El valenciano afincado en Cataluña de 87 años, embajador de la poesía, acaba de iniciar en Madrid su gira internacional llenando el Teatro Coliseum

Paco Ibáñez, vuelve el trovador de leyenda: "Intento que mis canciones se puedan cantar el siglo que viene"

/ Paco Ibáñez.
El cantante Paco Ibáñez ha llenado el Teatro Coliseum de Madrid con su concierto “Nos queda la palabra”. Sus canciones de siempre han sido coreadas por un público entregado y emocionado por el embajador de la poesía en el mundo, más cercano que nunca. Elcierredigital.com habla con el artista valenciano de 87 años, que acaba de iniciar en Madrid su gira internacional con “una propuesta de amor y dignidad con el que reivindica el humanismo frente a la barbarie del siglo XXI”.
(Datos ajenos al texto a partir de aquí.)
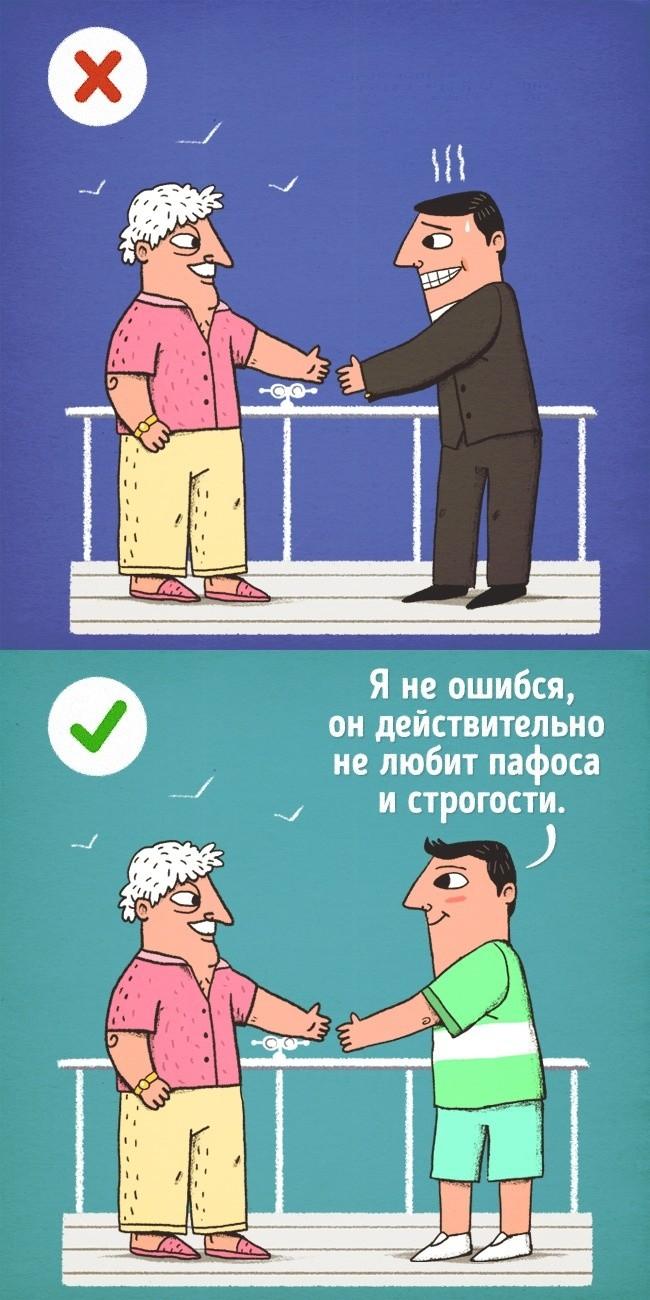 Легкие правила, которые придерживаются успешные люди при знакомстве
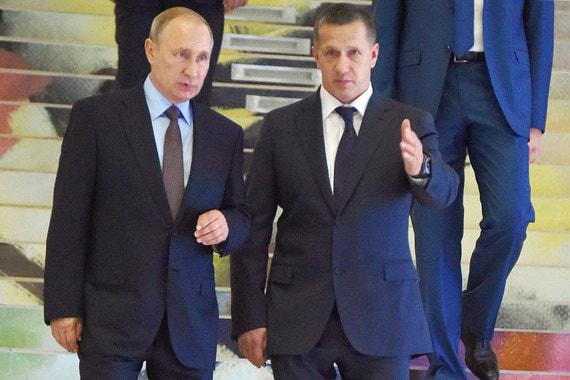 normal 1s9c Решение о выдаче 2,6 трлн рублей арктических льгот примет Путин
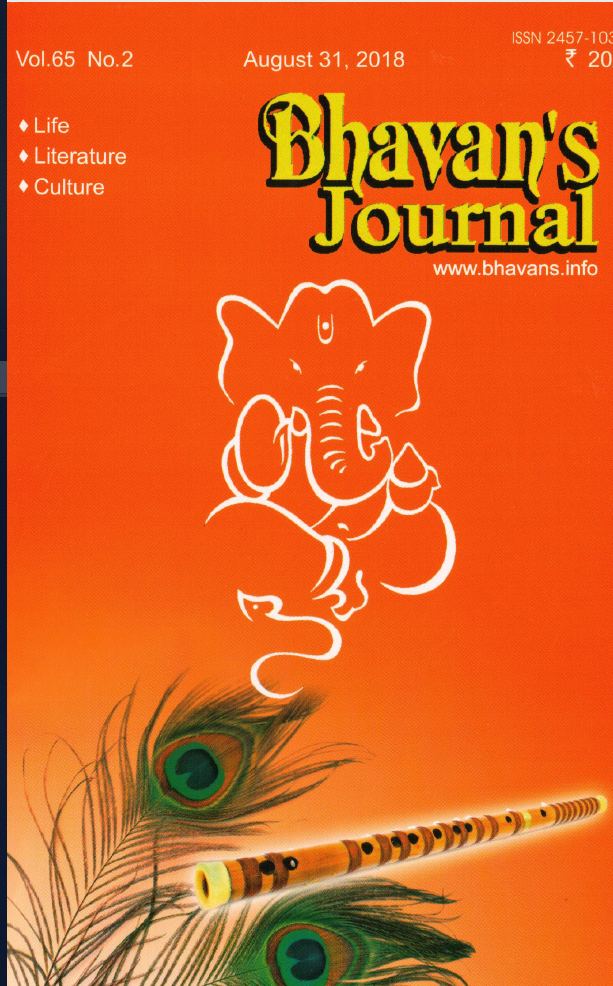 Bhavans Journal cover page.png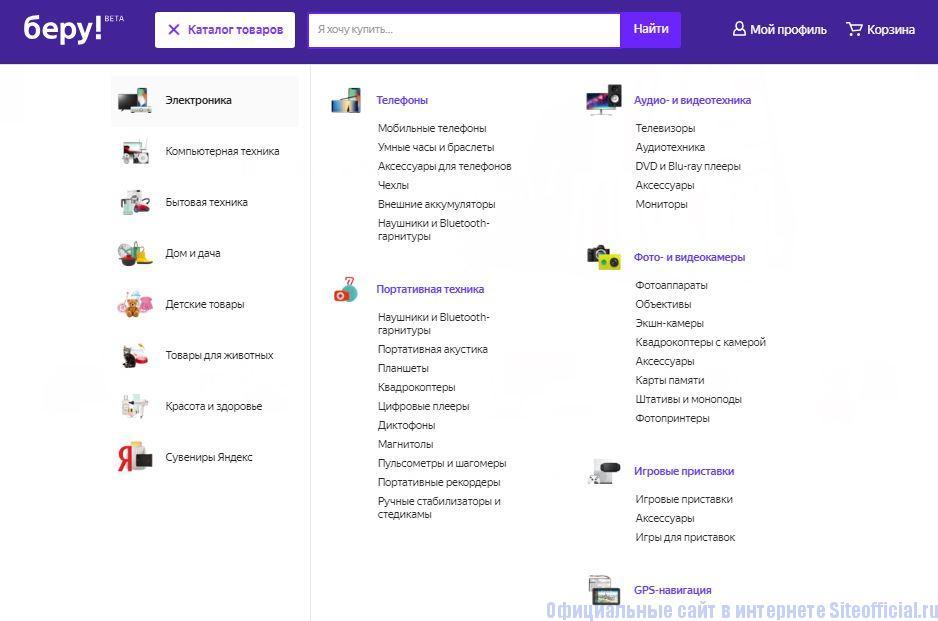 """Раздел """"Электроника"""" на официальном сайте Беру Ру"""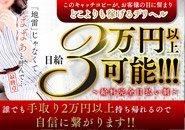 他店で稼げない女性も手取り3万円以上稼げます!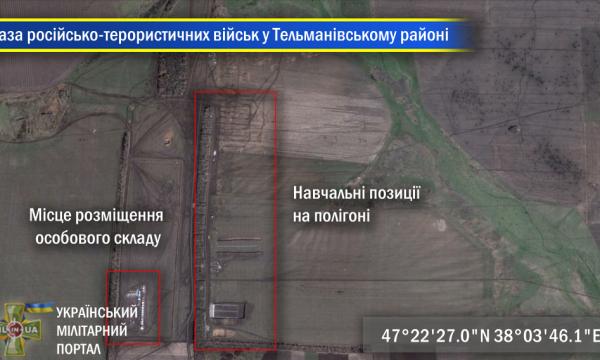 OSINT дослідник Glasnost Gone виявив навчальний полігон російсько-терористичних військ у Тельманівському районі Донецької області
Embajador de la poesía en el  mundo, en su primer álbum 'Lorca y Góngora' editado en 1964 e ilustrado por Salvador Dalí, recopiló poemas de ambos poetas. Cuando vino a cantar a España – por primera vez– tenía 33 años. Lo hizo en TVE y cantó su versión del poema de Miguel Hernández Andaluces de Jaén. Dos años después, lanzó su A galopar de Rafael Alberti.

Hijo de un ebanista valenciano y de madre vasca, Francisco Ibáñez Gorostidi, el menor de cuatro hermanos, vio la luz en Valencia un mes de noviembre de hace ya 87 años ¡Quién lo diría! Elcierredigital.com ha hablado con él comprobando que su motivación pervive sin fisuras. Tanto, que acaba de iniciar en Madrid su gira internacional con “una propuesta de amor y dignidad con el que reivindica el humanismo frente a la barbarie del siglo XXI”.

Ha cumplido en noviembre 87 años…

– Pues no lo sé… A lo mejor ya no los cuento.

Como buen Escorpio, ¿es usted apasionado y explosivo?

– No lo sé… Esas son historias que cuentan. Algunos Escorpio explotarán, otros no. No soy muy creyente de todo eso. Por supuesto a veces me sublevo, sobre todo ante las injusticias…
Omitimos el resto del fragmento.